WRITTEN TASK | Format the listing below as a JSON list of strings, one string per line, leaving out blank lines and the picture lines.

DATA LINES |
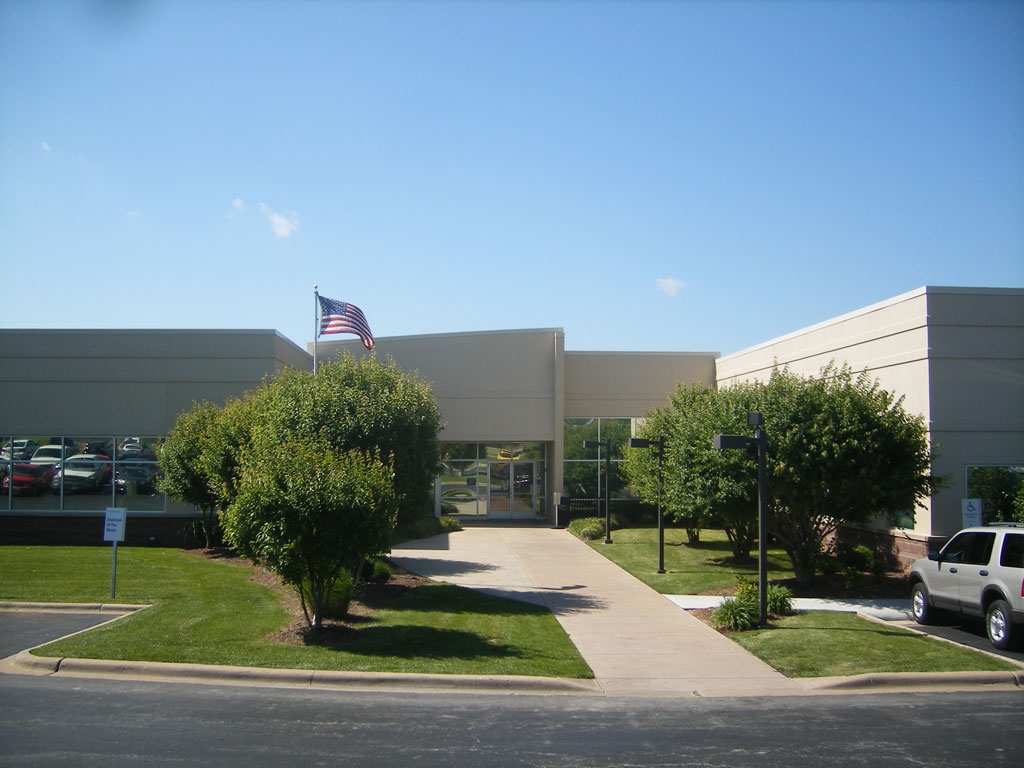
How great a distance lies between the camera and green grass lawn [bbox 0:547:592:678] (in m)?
10.5

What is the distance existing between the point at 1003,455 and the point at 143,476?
22.9 m

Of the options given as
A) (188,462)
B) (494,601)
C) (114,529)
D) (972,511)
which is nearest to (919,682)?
(972,511)

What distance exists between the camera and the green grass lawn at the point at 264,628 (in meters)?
10.5

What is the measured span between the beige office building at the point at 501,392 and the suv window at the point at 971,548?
438 cm

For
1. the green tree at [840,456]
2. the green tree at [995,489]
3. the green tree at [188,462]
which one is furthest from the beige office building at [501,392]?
the green tree at [840,456]

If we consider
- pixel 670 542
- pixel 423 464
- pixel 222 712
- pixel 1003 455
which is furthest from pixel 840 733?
pixel 670 542

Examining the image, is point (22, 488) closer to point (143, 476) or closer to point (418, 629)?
point (143, 476)

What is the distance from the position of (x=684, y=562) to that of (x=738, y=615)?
301 inches

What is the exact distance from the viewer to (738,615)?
521 inches

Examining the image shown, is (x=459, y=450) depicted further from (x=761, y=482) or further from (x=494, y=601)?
(x=761, y=482)

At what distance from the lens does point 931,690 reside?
32.6 feet

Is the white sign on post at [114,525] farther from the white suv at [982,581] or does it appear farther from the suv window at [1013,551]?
the suv window at [1013,551]

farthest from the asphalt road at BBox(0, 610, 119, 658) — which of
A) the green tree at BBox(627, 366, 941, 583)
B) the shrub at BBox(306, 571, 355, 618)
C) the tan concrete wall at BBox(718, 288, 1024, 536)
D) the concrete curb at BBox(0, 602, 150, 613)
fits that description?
the tan concrete wall at BBox(718, 288, 1024, 536)

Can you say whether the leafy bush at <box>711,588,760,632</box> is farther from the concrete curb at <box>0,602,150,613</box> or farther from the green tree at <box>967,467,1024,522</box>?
the concrete curb at <box>0,602,150,613</box>
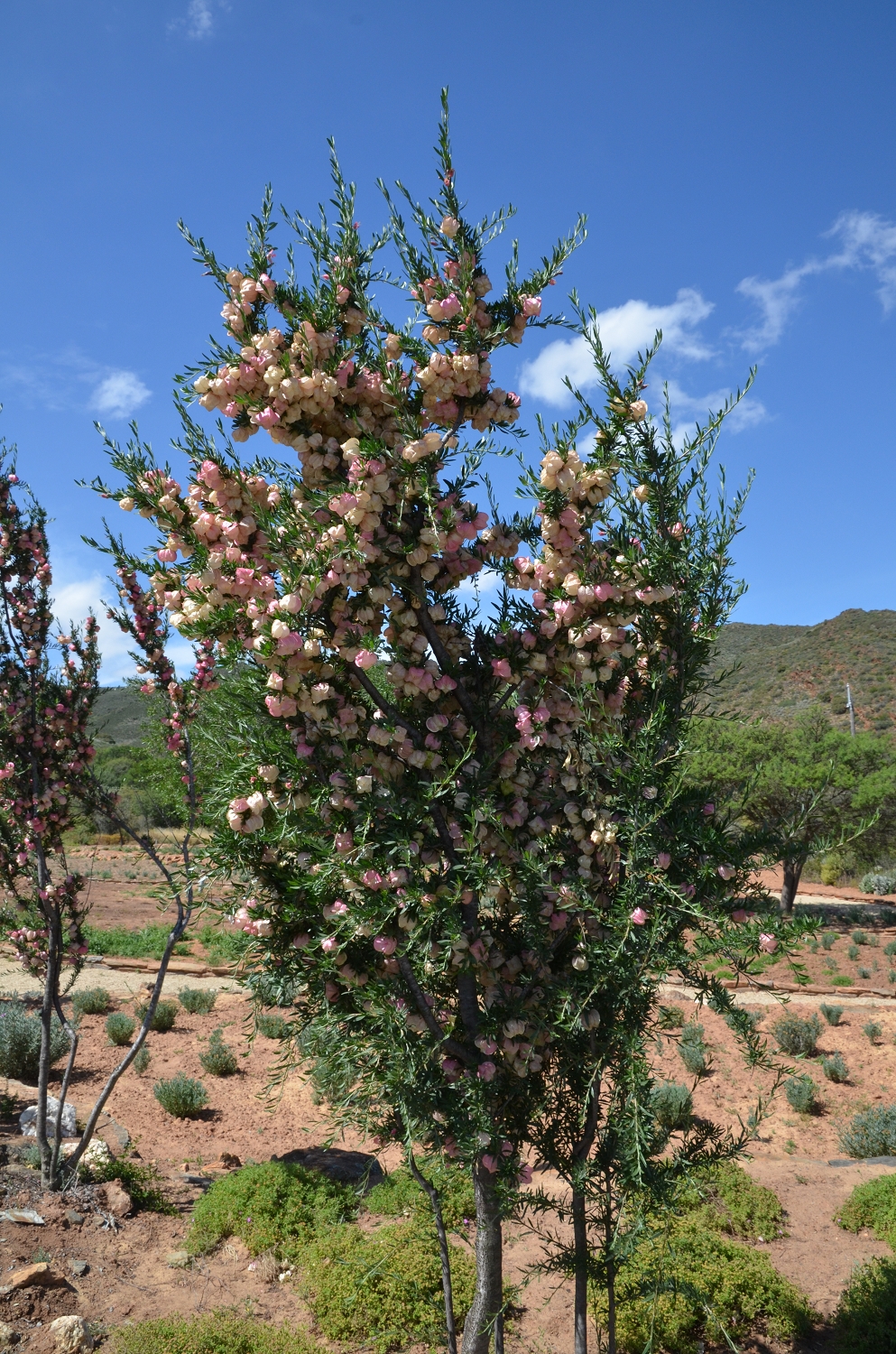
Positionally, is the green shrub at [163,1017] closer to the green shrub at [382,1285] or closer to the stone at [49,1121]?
the stone at [49,1121]

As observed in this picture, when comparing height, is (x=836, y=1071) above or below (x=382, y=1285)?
below

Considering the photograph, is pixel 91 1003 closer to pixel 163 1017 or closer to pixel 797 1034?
pixel 163 1017

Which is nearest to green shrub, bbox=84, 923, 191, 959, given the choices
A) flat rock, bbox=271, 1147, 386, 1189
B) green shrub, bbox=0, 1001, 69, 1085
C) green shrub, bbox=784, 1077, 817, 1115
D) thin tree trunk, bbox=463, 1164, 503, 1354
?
green shrub, bbox=0, 1001, 69, 1085

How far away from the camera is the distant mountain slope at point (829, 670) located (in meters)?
45.6

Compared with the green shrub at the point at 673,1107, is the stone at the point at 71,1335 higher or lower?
higher

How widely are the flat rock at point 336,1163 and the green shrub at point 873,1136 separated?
5.69 metres

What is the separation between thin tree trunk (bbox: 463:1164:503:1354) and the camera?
3506mm

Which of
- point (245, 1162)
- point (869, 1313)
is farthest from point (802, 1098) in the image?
point (245, 1162)

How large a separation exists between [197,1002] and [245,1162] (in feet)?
21.5

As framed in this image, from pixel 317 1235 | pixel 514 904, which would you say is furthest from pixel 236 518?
pixel 317 1235

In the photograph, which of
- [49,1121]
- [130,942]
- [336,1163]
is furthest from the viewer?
[130,942]

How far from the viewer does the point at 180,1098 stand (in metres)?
10.1

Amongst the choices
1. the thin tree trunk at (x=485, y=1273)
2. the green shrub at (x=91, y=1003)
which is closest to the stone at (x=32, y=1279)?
the thin tree trunk at (x=485, y=1273)

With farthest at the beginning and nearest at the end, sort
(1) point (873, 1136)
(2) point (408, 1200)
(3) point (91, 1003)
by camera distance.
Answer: (3) point (91, 1003) < (1) point (873, 1136) < (2) point (408, 1200)
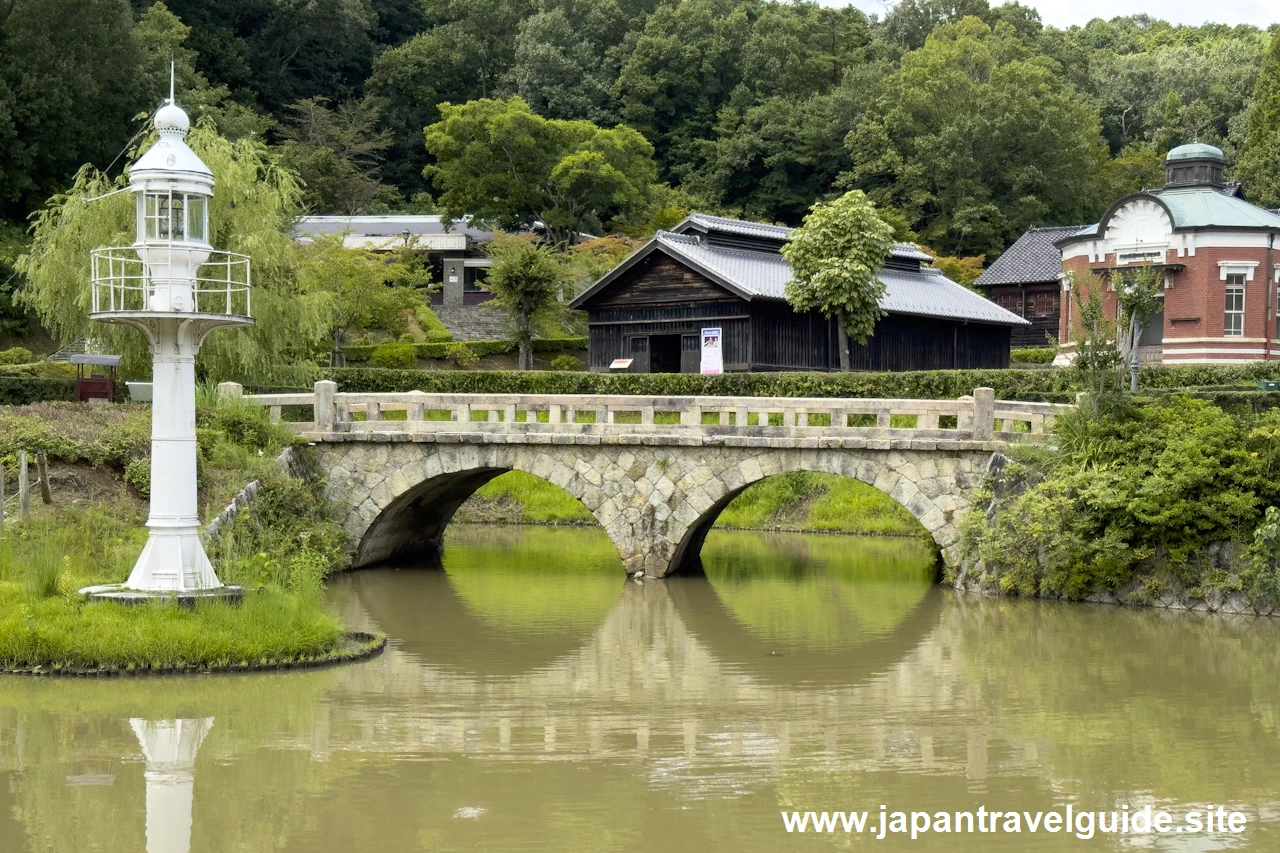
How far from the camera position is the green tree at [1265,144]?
50.7 m

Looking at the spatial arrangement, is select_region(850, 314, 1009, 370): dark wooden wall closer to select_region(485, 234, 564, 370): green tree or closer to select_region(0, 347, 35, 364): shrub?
select_region(485, 234, 564, 370): green tree

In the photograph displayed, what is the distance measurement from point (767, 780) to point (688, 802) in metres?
1.00

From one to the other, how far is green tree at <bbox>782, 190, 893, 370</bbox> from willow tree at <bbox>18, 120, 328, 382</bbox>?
1185 centimetres

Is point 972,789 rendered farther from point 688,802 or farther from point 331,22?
point 331,22

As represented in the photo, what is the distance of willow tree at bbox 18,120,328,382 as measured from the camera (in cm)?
2892

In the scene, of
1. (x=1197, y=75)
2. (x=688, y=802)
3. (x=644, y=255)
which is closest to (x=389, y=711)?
(x=688, y=802)

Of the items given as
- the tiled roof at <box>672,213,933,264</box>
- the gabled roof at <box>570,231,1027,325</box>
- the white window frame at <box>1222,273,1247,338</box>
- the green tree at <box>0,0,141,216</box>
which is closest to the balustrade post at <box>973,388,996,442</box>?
the gabled roof at <box>570,231,1027,325</box>

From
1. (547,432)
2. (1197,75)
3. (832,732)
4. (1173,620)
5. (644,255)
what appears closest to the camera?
(832,732)

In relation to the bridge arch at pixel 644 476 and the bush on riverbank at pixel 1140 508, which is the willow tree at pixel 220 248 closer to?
the bridge arch at pixel 644 476

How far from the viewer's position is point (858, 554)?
29.8 meters

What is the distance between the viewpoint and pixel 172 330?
16.7 m

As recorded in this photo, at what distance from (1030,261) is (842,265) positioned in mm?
19242

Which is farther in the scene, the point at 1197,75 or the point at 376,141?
the point at 1197,75

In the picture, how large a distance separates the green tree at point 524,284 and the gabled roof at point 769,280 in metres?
5.06
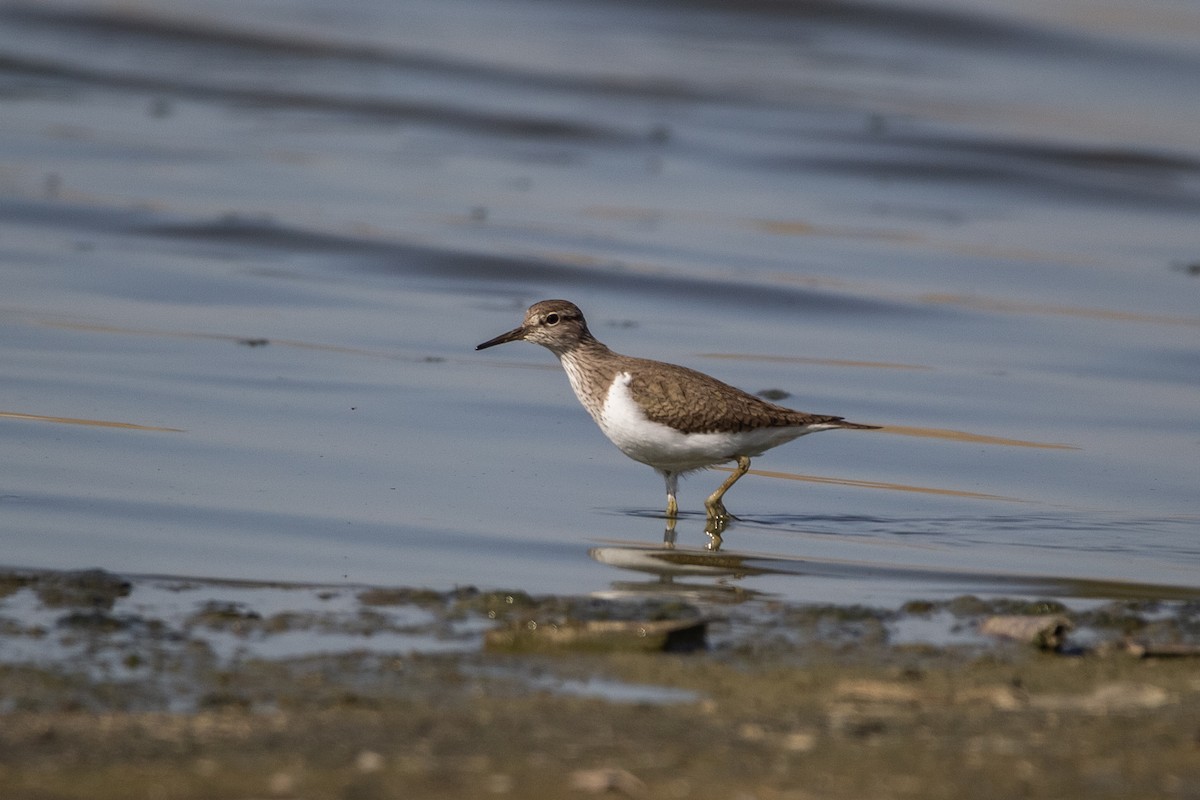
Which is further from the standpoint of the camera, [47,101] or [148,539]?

WRITTEN ANSWER |
[
  "How great a distance lies between the camera and green grass lawn [bbox 0:547:592:678] (in m)?",
  "10.5",
  "What is the distance existing between the point at 1003,455 and the point at 143,476?",
  "22.9 m",
  "Of the options given as",
  "A) (188,462)",
  "B) (494,601)",
  "C) (114,529)",
  "D) (972,511)",
  "which is nearest to (919,682)?",
  "(972,511)",
  "What distance exists between the camera and the green grass lawn at the point at 264,628 (in meters)?",
  "10.5",
  "What is the measured span between the beige office building at the point at 501,392 and the suv window at the point at 971,548?",
  "438 cm",
  "For",
  "1. the green tree at [840,456]",
  "2. the green tree at [995,489]",
  "3. the green tree at [188,462]",
  "which one is furthest from the beige office building at [501,392]?",
  "the green tree at [840,456]",
  "If we consider",
  "- pixel 670 542",
  "- pixel 423 464",
  "- pixel 222 712",
  "- pixel 1003 455",
  "which is furthest from pixel 840 733?",
  "pixel 670 542",
  "Examining the image, is point (22, 488) closer to point (143, 476) or closer to point (418, 629)?",
  "point (143, 476)",
  "What is the distance from the position of (x=684, y=562) to that of (x=738, y=615)?",
  "301 inches",
  "What is the exact distance from the viewer to (738,615)?",
  "521 inches",
  "Examining the image shown, is (x=459, y=450) depicted further from (x=761, y=482) or further from (x=494, y=601)?",
  "(x=761, y=482)",
  "At what distance from the lens does point 931,690 reside?",
  "32.6 feet",
  "Is the white sign on post at [114,525] farther from the white suv at [982,581] or does it appear farther from the suv window at [1013,551]?",
  "the suv window at [1013,551]",
  "farthest from the asphalt road at BBox(0, 610, 119, 658) — which of",
  "A) the green tree at BBox(627, 366, 941, 583)",
  "B) the shrub at BBox(306, 571, 355, 618)",
  "C) the tan concrete wall at BBox(718, 288, 1024, 536)",
  "D) the concrete curb at BBox(0, 602, 150, 613)",
  "fits that description?",
  "the tan concrete wall at BBox(718, 288, 1024, 536)",
  "Can you say whether the leafy bush at <box>711,588,760,632</box> is farther from the concrete curb at <box>0,602,150,613</box> or farther from the green tree at <box>967,467,1024,522</box>?",
  "the concrete curb at <box>0,602,150,613</box>",
  "Positionally, is the green shrub at [163,1017] closer to the green shrub at [382,1285] or closer to the stone at [49,1121]?",
  "the stone at [49,1121]",
  "As observed in this picture, when comparing height, is (x=836, y=1071) above or below (x=382, y=1285)?",
  "below",
  "Considering the photograph, is pixel 91 1003 closer to pixel 163 1017 or closer to pixel 797 1034?",
  "pixel 163 1017",
  "Which is nearest to green shrub, bbox=84, 923, 191, 959, given the choices",
  "A) flat rock, bbox=271, 1147, 386, 1189",
  "B) green shrub, bbox=0, 1001, 69, 1085",
  "C) green shrub, bbox=784, 1077, 817, 1115",
  "D) thin tree trunk, bbox=463, 1164, 503, 1354",
  "?",
  "green shrub, bbox=0, 1001, 69, 1085",
  "How far away from the camera is the distant mountain slope at point (829, 670) located (in meters)?",
  "45.6",
  "Compared with the green shrub at the point at 673,1107, is the stone at the point at 71,1335 higher or lower?",
  "higher",
  "How widely are the flat rock at point 336,1163 and the green shrub at point 873,1136 separated?",
  "5.69 metres",
  "What is the separation between thin tree trunk (bbox: 463:1164:503:1354) and the camera?",
  "3506mm",
  "Which of",
  "- point (245, 1162)",
  "- point (869, 1313)",
  "is farthest from point (802, 1098) in the image?",
  "point (245, 1162)",
  "How large a separation exists between [197,1002] and [245,1162] (in feet)?",
  "21.5",
  "As framed in this image, from pixel 317 1235 | pixel 514 904, which would you say is furthest from pixel 236 518?",
  "pixel 317 1235",
  "In the photograph, which of",
  "- [49,1121]",
  "- [130,942]",
  "- [336,1163]",
  "is furthest from the viewer?",
  "[130,942]",
  "How far from the viewer does the point at 180,1098 stand (in metres)?",
  "10.1",
  "Amongst the choices",
  "1. the thin tree trunk at (x=485, y=1273)",
  "2. the green shrub at (x=91, y=1003)",
  "which is closest to the stone at (x=32, y=1279)?",
  "the thin tree trunk at (x=485, y=1273)",
  "With farthest at the beginning and nearest at the end, sort",
  "(1) point (873, 1136)",
  "(2) point (408, 1200)",
  "(3) point (91, 1003)",
  "by camera distance.",
  "Answer: (3) point (91, 1003) < (1) point (873, 1136) < (2) point (408, 1200)",
  "How far from the camera position is the green tree at [1265,144]?",
  "50.7 m",
  "Looking at the spatial arrangement, is select_region(850, 314, 1009, 370): dark wooden wall closer to select_region(485, 234, 564, 370): green tree or closer to select_region(0, 347, 35, 364): shrub?",
  "select_region(485, 234, 564, 370): green tree",
  "In the photograph displayed, what is the distance measurement from point (767, 780) to point (688, 802) in metres?",
  "1.00",
  "From one to the other, how far is green tree at <bbox>782, 190, 893, 370</bbox> from willow tree at <bbox>18, 120, 328, 382</bbox>?",
  "1185 centimetres",
  "Is point 972,789 rendered farther from point 688,802 or farther from point 331,22?",
  "point 331,22",
  "As represented in the photo, what is the distance of willow tree at bbox 18,120,328,382 as measured from the camera (in cm)?",
  "2892",
  "In the scene, of",
  "1. (x=1197, y=75)",
  "2. (x=688, y=802)",
  "3. (x=644, y=255)",
  "which is closest to (x=389, y=711)?",
  "(x=688, y=802)",
  "Of the items given as",
  "- the tiled roof at <box>672,213,933,264</box>",
  "- the gabled roof at <box>570,231,1027,325</box>",
  "- the white window frame at <box>1222,273,1247,338</box>",
  "- the green tree at <box>0,0,141,216</box>",
  "which is closest to the balustrade post at <box>973,388,996,442</box>?",
  "the gabled roof at <box>570,231,1027,325</box>",
  "From",
  "1. (547,432)",
  "2. (1197,75)",
  "3. (832,732)",
  "4. (1173,620)",
  "5. (644,255)",
  "what appears closest to the camera?",
  "(832,732)",
  "In relation to the bridge arch at pixel 644 476 and the bush on riverbank at pixel 1140 508, which is the willow tree at pixel 220 248 closer to?",
  "the bridge arch at pixel 644 476",
  "How far from the viewer's position is point (858, 554)?",
  "29.8 meters",
  "What is the distance between the viewpoint and pixel 172 330?",
  "16.7 m",
  "As recorded in this photo, at what distance from (1030,261) is (842,265) positioned in mm?",
  "19242",
  "Which is farther in the scene, the point at 1197,75 or the point at 376,141?",
  "the point at 1197,75",
  "In the picture, how large a distance separates the green tree at point 524,284 and the gabled roof at point 769,280 in metres?",
  "5.06",
  "Which is further from the standpoint of the camera, [47,101] or [148,539]?"
]